やること. 下のもとの文章から、「もし仮に彼のために理想的な条」で始まり「力の枯渇が原因かも知れない。」で終わるところまでを、一字も変えずに書き写してください。

彼自身は公式のインタビューに殆んど応じなかったが、彼の実姉や仕事で彼と実際に関わった人達の証言はいずれも貴重だ。
この天才指揮者がどのように隣人に接し、またどのようなアプローチで楽曲を捉え、オーケストラを率いていたかに焦点を当てた構成になっている。
尚、日本語の字幕スーパーに関しては、例によっていくらかやっつけ仕事的で、かなり危なっかしい訳だが、許容範囲とすべきだろう。
クライバーは良くも悪くも生涯芸術家であり続けた。
もし仮に彼のために理想的な条件の総てを提示して指揮を依頼したとしても、それが実現するかどうかは甚だ疑わしい。
何故ならそれはひたすら彼の内面に関わる問題だからだ。
もし自分自身を満足させる演奏ができないと判断した時にはいつでも、彼は何の躊躇もなく、また誰に遠慮することなく仕事を放棄した。
周囲がそれを許さなくても彼自身が許した。
それを駄々っ子の気まぐれと言ってしまえばそれまでだが、彼にしてみればそれは自己との葛藤の結果であり、そうした選択しか彼には残されていなかった。
晩年のクライバーは壮年期に比べると、ただでさえ少なかった音楽活動がめっきり減っただけでなく、その質にも変化をきたしていたとされる。
既に末期症状と診断されていた癌の影響は免れなかっただろうし、それに伴う彼の創造力の枯渇が原因かも知れない。
いずれにしても彼が指揮棒を取るまでには、マテリアル的にも心理的にも相応の準備と充電期間が必要であったことは疑いない。
しかし最終的に生涯の音楽活動が、彼の人生にとって何であり得たかについては、死の直前に単身で赴いたスロヴェニアへの道のりのエピソードも含めて一抹の謎を秘めている。

抜き出したデータ.

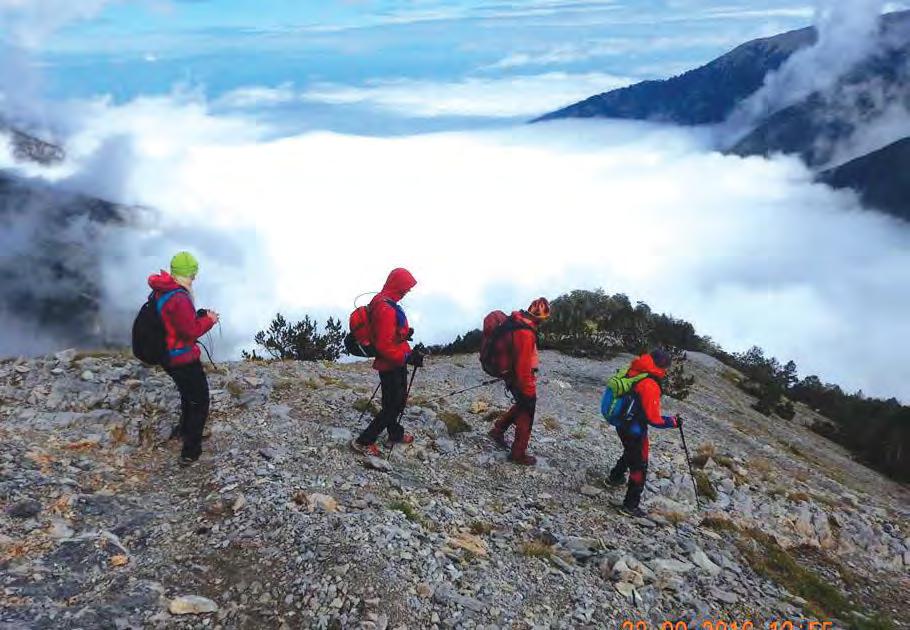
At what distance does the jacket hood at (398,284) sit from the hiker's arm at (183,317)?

...

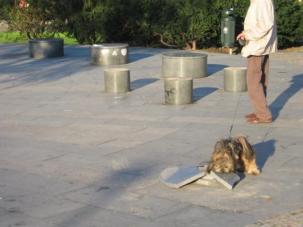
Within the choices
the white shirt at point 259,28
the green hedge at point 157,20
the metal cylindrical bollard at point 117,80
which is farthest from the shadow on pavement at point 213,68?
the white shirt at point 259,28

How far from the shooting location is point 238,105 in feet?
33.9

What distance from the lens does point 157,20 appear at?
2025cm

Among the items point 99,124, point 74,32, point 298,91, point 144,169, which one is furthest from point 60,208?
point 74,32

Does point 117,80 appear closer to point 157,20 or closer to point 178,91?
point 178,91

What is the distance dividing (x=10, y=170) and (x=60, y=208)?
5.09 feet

答えはこちら.
もし仮に彼のために理想的な条件の総てを提示して指揮を依頼したとしても、それが実現するかどうかは甚だ疑わしい。
何故ならそれはひたすら彼の内面に関わる問題だからだ。
もし自分自身を満足させる演奏ができないと判断した時にはいつでも、彼は何の躊躇もなく、また誰に遠慮することなく仕事を放棄した。
周囲がそれを許さなくても彼自身が許した。
それを駄々っ子の気まぐれと言ってしまえばそれまでだが、彼にしてみればそれは自己との葛藤の結果であり、そうした選択しか彼には残されていなかった。
晩年のクライバーは壮年期に比べると、ただでさえ少なかった音楽活動がめっきり減っただけでなく、その質にも変化をきたしていたとされる。
既に末期症状と診断されていた癌の影響は免れなかっただろうし、それに伴う彼の創造力の枯渇が原因かも知れない。